AIM A ->
Please list every periodical that the article on John Ormsby below names as carrying the travel papers he contributed.
AIM B ->
Answer these questions using the article on John Ormsby below:
(i) In what year did his English translation of Don Quixote appear?
(ii) Which club did he belong to almost from its founding in 1858?
(iii) To whom was his translation of the Poem of the Cid dedicated?
AIM C ->
Write the next part of the article on John Ormsby below, picking up after its final sentence.

DOCUMENT ->
John Ormsby (translator)
John Ormsby (1829–1895) was a nineteenth-century British translator. He is most famous for his 1885 English translation of Miguel de Cervantes' Don Quixote de la Mancha, perhaps the most scholarly and accurate English translation of the novel up to that time. It is so precise that Samuel Putnam, who published his own English translation of the novel in 1949, faults Ormsby for duplicating Cervantes' pronouns so closely that the meaning of the sentences sometimes becomes confusing.
He was born at Gortner Abbey, co. Mayo, on 25 April 1829, was the eldest son of George Ormsby (died 1836), a captain in the 3rd dragoons and high sheriff of co. Mayo in 1827, and his wife Marianne, third daughter of Humphrey Jones of Mullinabro, co. Kilkenny. He was a direct descendant of the Ormsby family which migrated from Lincolnshire to co. Mayo in the reign of Elizabeth. On the death of both parents during his childhood, he was placed under the guardianship of Denis Brown, dean of Emly. He was educated at Dr. Roman's private school at Seapoint, and at Trinity College, Dublin, where he graduated B.A. in 1843, and he won a silver medal for chemistry at the university of London in 1846. Two years later, he was admitted at the Middle Temple, but he was never called to the bar. His literary tastes were developed early, and he contributed papers of travel to Fraser's Magazine, to the Saturday Review, and to the early numbers of the Cornhill and the Pall Mall Gazette. He lived at this period in King's Bench Walk in the Temple, a 'denizen of Bohemia, but of the cultivated and scholarlike Bohemia,' and his friends often remarked that he would be an 'excellent representative of Warrington in "Pendennis."' He was extremely well read in eighteenth-century literature, and especially in Defoe, Fielding, and Boswell.
He was a member of the Alpine Club almost from its inauguration in 1858. He was one of the first party to climb the Pic de Grivola in August 1859, and he contributed an amusing paper on 'The Ascent of the Grivola' to the second volume of the second series of Peaks, Passes, and Glaciers, by members of the Alpine Club (1862).
In 1864, he published Autumn Rambles in North Africa, travel sketches from La Grande Kabylie and Tunis during 1863-4, originally contributed for the most part to Fraser, with illustrations by the author. In 1876, he collected in volume form his Stray Papers, including some amusing pieces, 'Sandford and Merton,' 'Mme. Tussaud's,' and 'Swift on the Turf.' In 1879, he published a translation from Spanish of the Poem of the Cid, dedicated to Pascual de Gayangos.
His translation of Don Quixote
Ormsby's translation has seen more editions than any other nineteenth-century English version of the novel, having been included in the Heritage Book Club series of great novels, and in the Great Books of the Western World set. The contemporaneous translations by Alexander James Duffield (1881) and Henry Edward Watts (1888) have been virtually forgotten. Ormsby's translation was the first English version of Cervantes's book to appear complete on the Internet.

ENTRIES SUPPLIED ->

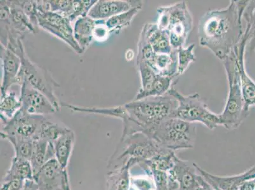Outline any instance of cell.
Instances as JSON below:
<instances>
[{
    "mask_svg": "<svg viewBox=\"0 0 255 190\" xmlns=\"http://www.w3.org/2000/svg\"><path fill=\"white\" fill-rule=\"evenodd\" d=\"M248 2L233 0L226 8L207 11L199 20V44L222 62L244 33L243 15Z\"/></svg>",
    "mask_w": 255,
    "mask_h": 190,
    "instance_id": "cell-1",
    "label": "cell"
},
{
    "mask_svg": "<svg viewBox=\"0 0 255 190\" xmlns=\"http://www.w3.org/2000/svg\"><path fill=\"white\" fill-rule=\"evenodd\" d=\"M128 118L123 123L122 138L131 134H147L153 127L172 117L178 101L171 95L149 97L124 104Z\"/></svg>",
    "mask_w": 255,
    "mask_h": 190,
    "instance_id": "cell-2",
    "label": "cell"
},
{
    "mask_svg": "<svg viewBox=\"0 0 255 190\" xmlns=\"http://www.w3.org/2000/svg\"><path fill=\"white\" fill-rule=\"evenodd\" d=\"M236 46L223 61L229 91L224 109L219 117L221 126L227 130L237 129L250 114L245 109L241 93Z\"/></svg>",
    "mask_w": 255,
    "mask_h": 190,
    "instance_id": "cell-3",
    "label": "cell"
},
{
    "mask_svg": "<svg viewBox=\"0 0 255 190\" xmlns=\"http://www.w3.org/2000/svg\"><path fill=\"white\" fill-rule=\"evenodd\" d=\"M156 24L168 32L174 50L184 47L194 27L193 17L185 1L157 8Z\"/></svg>",
    "mask_w": 255,
    "mask_h": 190,
    "instance_id": "cell-4",
    "label": "cell"
},
{
    "mask_svg": "<svg viewBox=\"0 0 255 190\" xmlns=\"http://www.w3.org/2000/svg\"><path fill=\"white\" fill-rule=\"evenodd\" d=\"M146 134L162 147L176 152L194 147L197 130L193 123L170 117L153 127Z\"/></svg>",
    "mask_w": 255,
    "mask_h": 190,
    "instance_id": "cell-5",
    "label": "cell"
},
{
    "mask_svg": "<svg viewBox=\"0 0 255 190\" xmlns=\"http://www.w3.org/2000/svg\"><path fill=\"white\" fill-rule=\"evenodd\" d=\"M13 52L21 58L22 60L21 70L18 76L17 85L20 87L23 83H28L45 95L56 108L57 112L59 111L61 103L55 93V88L60 87L59 83L54 80L49 71L31 61L23 43Z\"/></svg>",
    "mask_w": 255,
    "mask_h": 190,
    "instance_id": "cell-6",
    "label": "cell"
},
{
    "mask_svg": "<svg viewBox=\"0 0 255 190\" xmlns=\"http://www.w3.org/2000/svg\"><path fill=\"white\" fill-rule=\"evenodd\" d=\"M168 94L178 101L177 109L171 117L178 118L190 123L199 122L210 130L221 126L219 114L210 110L198 93L184 95L173 87Z\"/></svg>",
    "mask_w": 255,
    "mask_h": 190,
    "instance_id": "cell-7",
    "label": "cell"
},
{
    "mask_svg": "<svg viewBox=\"0 0 255 190\" xmlns=\"http://www.w3.org/2000/svg\"><path fill=\"white\" fill-rule=\"evenodd\" d=\"M164 148L147 134L137 133L121 138L118 148L111 161L120 162L119 167L129 159H133L137 164H140L151 159Z\"/></svg>",
    "mask_w": 255,
    "mask_h": 190,
    "instance_id": "cell-8",
    "label": "cell"
},
{
    "mask_svg": "<svg viewBox=\"0 0 255 190\" xmlns=\"http://www.w3.org/2000/svg\"><path fill=\"white\" fill-rule=\"evenodd\" d=\"M46 118L41 115L24 114L19 111L12 119L4 124L2 138L11 141H34L39 138Z\"/></svg>",
    "mask_w": 255,
    "mask_h": 190,
    "instance_id": "cell-9",
    "label": "cell"
},
{
    "mask_svg": "<svg viewBox=\"0 0 255 190\" xmlns=\"http://www.w3.org/2000/svg\"><path fill=\"white\" fill-rule=\"evenodd\" d=\"M37 20L39 28L45 30L57 38L61 39L77 54H82V50L74 37L72 23L68 18L59 13L41 10L38 4Z\"/></svg>",
    "mask_w": 255,
    "mask_h": 190,
    "instance_id": "cell-10",
    "label": "cell"
},
{
    "mask_svg": "<svg viewBox=\"0 0 255 190\" xmlns=\"http://www.w3.org/2000/svg\"><path fill=\"white\" fill-rule=\"evenodd\" d=\"M136 65L140 77L141 87L134 100L163 96L168 94L176 83L174 78L157 74L142 60H136Z\"/></svg>",
    "mask_w": 255,
    "mask_h": 190,
    "instance_id": "cell-11",
    "label": "cell"
},
{
    "mask_svg": "<svg viewBox=\"0 0 255 190\" xmlns=\"http://www.w3.org/2000/svg\"><path fill=\"white\" fill-rule=\"evenodd\" d=\"M20 111L24 114L44 116L57 112L49 99L28 83L24 82L20 86Z\"/></svg>",
    "mask_w": 255,
    "mask_h": 190,
    "instance_id": "cell-12",
    "label": "cell"
},
{
    "mask_svg": "<svg viewBox=\"0 0 255 190\" xmlns=\"http://www.w3.org/2000/svg\"><path fill=\"white\" fill-rule=\"evenodd\" d=\"M168 173L170 190H196L199 186L201 176L189 161L177 157Z\"/></svg>",
    "mask_w": 255,
    "mask_h": 190,
    "instance_id": "cell-13",
    "label": "cell"
},
{
    "mask_svg": "<svg viewBox=\"0 0 255 190\" xmlns=\"http://www.w3.org/2000/svg\"><path fill=\"white\" fill-rule=\"evenodd\" d=\"M67 169H62L56 159L48 160L34 175V180L39 190H63L65 174Z\"/></svg>",
    "mask_w": 255,
    "mask_h": 190,
    "instance_id": "cell-14",
    "label": "cell"
},
{
    "mask_svg": "<svg viewBox=\"0 0 255 190\" xmlns=\"http://www.w3.org/2000/svg\"><path fill=\"white\" fill-rule=\"evenodd\" d=\"M193 164L199 175L215 190H238L240 185L245 181L255 178V164L245 172L228 176L212 175L198 164Z\"/></svg>",
    "mask_w": 255,
    "mask_h": 190,
    "instance_id": "cell-15",
    "label": "cell"
},
{
    "mask_svg": "<svg viewBox=\"0 0 255 190\" xmlns=\"http://www.w3.org/2000/svg\"><path fill=\"white\" fill-rule=\"evenodd\" d=\"M247 41V36L243 34L242 38L236 46V48L237 50L241 93L245 109L250 112V108L255 106V82L248 75L245 69V57Z\"/></svg>",
    "mask_w": 255,
    "mask_h": 190,
    "instance_id": "cell-16",
    "label": "cell"
},
{
    "mask_svg": "<svg viewBox=\"0 0 255 190\" xmlns=\"http://www.w3.org/2000/svg\"><path fill=\"white\" fill-rule=\"evenodd\" d=\"M141 6H143L141 1L99 0L92 6L88 17L96 20H107L114 16L127 12Z\"/></svg>",
    "mask_w": 255,
    "mask_h": 190,
    "instance_id": "cell-17",
    "label": "cell"
},
{
    "mask_svg": "<svg viewBox=\"0 0 255 190\" xmlns=\"http://www.w3.org/2000/svg\"><path fill=\"white\" fill-rule=\"evenodd\" d=\"M1 60L3 77L1 95L6 94L13 85H17V78L21 70L22 60L12 50L1 45Z\"/></svg>",
    "mask_w": 255,
    "mask_h": 190,
    "instance_id": "cell-18",
    "label": "cell"
},
{
    "mask_svg": "<svg viewBox=\"0 0 255 190\" xmlns=\"http://www.w3.org/2000/svg\"><path fill=\"white\" fill-rule=\"evenodd\" d=\"M140 34L145 37L155 53L169 54L174 50L168 32L160 29L156 23L145 24Z\"/></svg>",
    "mask_w": 255,
    "mask_h": 190,
    "instance_id": "cell-19",
    "label": "cell"
},
{
    "mask_svg": "<svg viewBox=\"0 0 255 190\" xmlns=\"http://www.w3.org/2000/svg\"><path fill=\"white\" fill-rule=\"evenodd\" d=\"M145 64L159 76L174 79L178 77L177 50H174L169 54L154 53L149 61Z\"/></svg>",
    "mask_w": 255,
    "mask_h": 190,
    "instance_id": "cell-20",
    "label": "cell"
},
{
    "mask_svg": "<svg viewBox=\"0 0 255 190\" xmlns=\"http://www.w3.org/2000/svg\"><path fill=\"white\" fill-rule=\"evenodd\" d=\"M137 164L129 159L126 163L113 169L108 174L107 190H129L131 187L130 169Z\"/></svg>",
    "mask_w": 255,
    "mask_h": 190,
    "instance_id": "cell-21",
    "label": "cell"
},
{
    "mask_svg": "<svg viewBox=\"0 0 255 190\" xmlns=\"http://www.w3.org/2000/svg\"><path fill=\"white\" fill-rule=\"evenodd\" d=\"M75 143V134L71 129L66 131L52 143L55 158L63 169L68 168Z\"/></svg>",
    "mask_w": 255,
    "mask_h": 190,
    "instance_id": "cell-22",
    "label": "cell"
},
{
    "mask_svg": "<svg viewBox=\"0 0 255 190\" xmlns=\"http://www.w3.org/2000/svg\"><path fill=\"white\" fill-rule=\"evenodd\" d=\"M97 20L89 17L78 18L73 25V34L76 42L84 53L94 41V31Z\"/></svg>",
    "mask_w": 255,
    "mask_h": 190,
    "instance_id": "cell-23",
    "label": "cell"
},
{
    "mask_svg": "<svg viewBox=\"0 0 255 190\" xmlns=\"http://www.w3.org/2000/svg\"><path fill=\"white\" fill-rule=\"evenodd\" d=\"M54 157V150L52 143L42 138L34 140L33 151L30 161L33 169L34 175L48 160Z\"/></svg>",
    "mask_w": 255,
    "mask_h": 190,
    "instance_id": "cell-24",
    "label": "cell"
},
{
    "mask_svg": "<svg viewBox=\"0 0 255 190\" xmlns=\"http://www.w3.org/2000/svg\"><path fill=\"white\" fill-rule=\"evenodd\" d=\"M21 108L20 95L18 96L17 93L11 89L6 94L1 95L0 102V112L1 119L3 124H5L17 114Z\"/></svg>",
    "mask_w": 255,
    "mask_h": 190,
    "instance_id": "cell-25",
    "label": "cell"
},
{
    "mask_svg": "<svg viewBox=\"0 0 255 190\" xmlns=\"http://www.w3.org/2000/svg\"><path fill=\"white\" fill-rule=\"evenodd\" d=\"M13 179L24 181L34 180V171L31 162L28 160L13 157L10 168L3 180Z\"/></svg>",
    "mask_w": 255,
    "mask_h": 190,
    "instance_id": "cell-26",
    "label": "cell"
},
{
    "mask_svg": "<svg viewBox=\"0 0 255 190\" xmlns=\"http://www.w3.org/2000/svg\"><path fill=\"white\" fill-rule=\"evenodd\" d=\"M245 22L244 34L247 36V50L248 53L255 52V1L248 2L243 15Z\"/></svg>",
    "mask_w": 255,
    "mask_h": 190,
    "instance_id": "cell-27",
    "label": "cell"
},
{
    "mask_svg": "<svg viewBox=\"0 0 255 190\" xmlns=\"http://www.w3.org/2000/svg\"><path fill=\"white\" fill-rule=\"evenodd\" d=\"M142 6L134 8L127 12L114 16L106 20V26L110 34H118L123 29H126L131 25L134 18L142 10Z\"/></svg>",
    "mask_w": 255,
    "mask_h": 190,
    "instance_id": "cell-28",
    "label": "cell"
},
{
    "mask_svg": "<svg viewBox=\"0 0 255 190\" xmlns=\"http://www.w3.org/2000/svg\"><path fill=\"white\" fill-rule=\"evenodd\" d=\"M196 45L191 44L187 47H182L178 51V76L184 74L189 68L190 65L196 60V55L194 52Z\"/></svg>",
    "mask_w": 255,
    "mask_h": 190,
    "instance_id": "cell-29",
    "label": "cell"
},
{
    "mask_svg": "<svg viewBox=\"0 0 255 190\" xmlns=\"http://www.w3.org/2000/svg\"><path fill=\"white\" fill-rule=\"evenodd\" d=\"M67 129H68V127H62L46 119L45 122H43L42 127H41L39 138L44 139V140L53 143Z\"/></svg>",
    "mask_w": 255,
    "mask_h": 190,
    "instance_id": "cell-30",
    "label": "cell"
},
{
    "mask_svg": "<svg viewBox=\"0 0 255 190\" xmlns=\"http://www.w3.org/2000/svg\"><path fill=\"white\" fill-rule=\"evenodd\" d=\"M10 143L14 148V157L31 161L34 141H11Z\"/></svg>",
    "mask_w": 255,
    "mask_h": 190,
    "instance_id": "cell-31",
    "label": "cell"
},
{
    "mask_svg": "<svg viewBox=\"0 0 255 190\" xmlns=\"http://www.w3.org/2000/svg\"><path fill=\"white\" fill-rule=\"evenodd\" d=\"M146 175L131 176V186L135 190H156L151 174Z\"/></svg>",
    "mask_w": 255,
    "mask_h": 190,
    "instance_id": "cell-32",
    "label": "cell"
},
{
    "mask_svg": "<svg viewBox=\"0 0 255 190\" xmlns=\"http://www.w3.org/2000/svg\"><path fill=\"white\" fill-rule=\"evenodd\" d=\"M151 174L154 180L156 190H170L168 172L158 170L145 171Z\"/></svg>",
    "mask_w": 255,
    "mask_h": 190,
    "instance_id": "cell-33",
    "label": "cell"
},
{
    "mask_svg": "<svg viewBox=\"0 0 255 190\" xmlns=\"http://www.w3.org/2000/svg\"><path fill=\"white\" fill-rule=\"evenodd\" d=\"M110 32L106 26V20H97L94 31V40L104 42L108 39Z\"/></svg>",
    "mask_w": 255,
    "mask_h": 190,
    "instance_id": "cell-34",
    "label": "cell"
},
{
    "mask_svg": "<svg viewBox=\"0 0 255 190\" xmlns=\"http://www.w3.org/2000/svg\"><path fill=\"white\" fill-rule=\"evenodd\" d=\"M25 181L18 179L3 180L1 190H22Z\"/></svg>",
    "mask_w": 255,
    "mask_h": 190,
    "instance_id": "cell-35",
    "label": "cell"
},
{
    "mask_svg": "<svg viewBox=\"0 0 255 190\" xmlns=\"http://www.w3.org/2000/svg\"><path fill=\"white\" fill-rule=\"evenodd\" d=\"M255 187V178L248 180L240 185L238 190H254Z\"/></svg>",
    "mask_w": 255,
    "mask_h": 190,
    "instance_id": "cell-36",
    "label": "cell"
},
{
    "mask_svg": "<svg viewBox=\"0 0 255 190\" xmlns=\"http://www.w3.org/2000/svg\"><path fill=\"white\" fill-rule=\"evenodd\" d=\"M22 190H39L38 185L34 180H27L25 182Z\"/></svg>",
    "mask_w": 255,
    "mask_h": 190,
    "instance_id": "cell-37",
    "label": "cell"
},
{
    "mask_svg": "<svg viewBox=\"0 0 255 190\" xmlns=\"http://www.w3.org/2000/svg\"><path fill=\"white\" fill-rule=\"evenodd\" d=\"M196 190H215L201 176L199 186Z\"/></svg>",
    "mask_w": 255,
    "mask_h": 190,
    "instance_id": "cell-38",
    "label": "cell"
},
{
    "mask_svg": "<svg viewBox=\"0 0 255 190\" xmlns=\"http://www.w3.org/2000/svg\"><path fill=\"white\" fill-rule=\"evenodd\" d=\"M63 190H71L70 182H69L68 171H67L65 174L64 185Z\"/></svg>",
    "mask_w": 255,
    "mask_h": 190,
    "instance_id": "cell-39",
    "label": "cell"
},
{
    "mask_svg": "<svg viewBox=\"0 0 255 190\" xmlns=\"http://www.w3.org/2000/svg\"></svg>",
    "mask_w": 255,
    "mask_h": 190,
    "instance_id": "cell-40",
    "label": "cell"
}]
</instances>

FINAL RESULT A ->
Fraser's Magazine, the Saturday Review, the Cornhill, and the Pall Mall Gazette.

FINAL RESULT B ->
(i) 1885
(ii) The Alpine Club
(iii) Pascual de Gayangos

FINAL RESULT C ->
Ormsby not only translates the novel; he provides a long and informative introduction with a brief analysis of all the major English versions of "Don Quixote" up to then (except for the Duffield version), as well as explaining the conceptual choices that he himself made in translating the novel, in terms of affectation, for example, or using the simplest everyday language. He also features a short biography of Cervantes in his introduction, as well as providing his own controversial analysis of the work. Ormsby refutes the widely accepted view that "Don Quixote" is a sad novel with allegorical meanings and a pessimistic philosophy, and states that because Cervantes himself declared it to be a satire against books of chivalry, it is primarily only that, although it does contain much observation on human character. Ormsby also refutes, in addition, the commonly held view that Don Quixote is an innately noble person, stating that his nobility of character is an attitude that he assumes simply to imitate his knightly heroes. An 1886 edition of the Quarterly Review, published only a year after Ormsby's translation was first issued, took him to task for his limited interpretation of the novel and of Don Quixote's character, while praising the accuracy of the translation.[dead link]
Although he keeps referring to Don Quixote as a "great classic", he's far from being an unquestioning admirer of Cervantes's work. Ormsby was at times highly critical of the author's writing habits and linguistic style. He wrote, for example: “Never was great work so neglected by its author. That it was written carelessly, hastily, and by fits and starts, was not always his fault, but it seems clear he never read what he sent to the press.”. He wrote two versions of his introductory analysis, a longer version published in the original 1885 edition of his translation, in which he severely criticized Cervantes's writing style, and a more concise version (the one published in most editions of the translation), in which some of the criticisms have been omitted.
Ormsby also provided his own footnotes for his translation. They are usually missing in Internet versions of his translation.
A revised version of Ormsby's translation, by Kenneth Douglas and Joseph Jones, with new introduction and notes, was published by W. W. Norton in 1981 (ISBN 0393090183). It is out of print (do not confuse it with Norton's current text), but easily found.
- Seccombe 1901.
- His preface to the book - for this quote, see II: ABOUT CERVANTES AND DON QUIXOTE (note: This link doesn't work the first time you follow it)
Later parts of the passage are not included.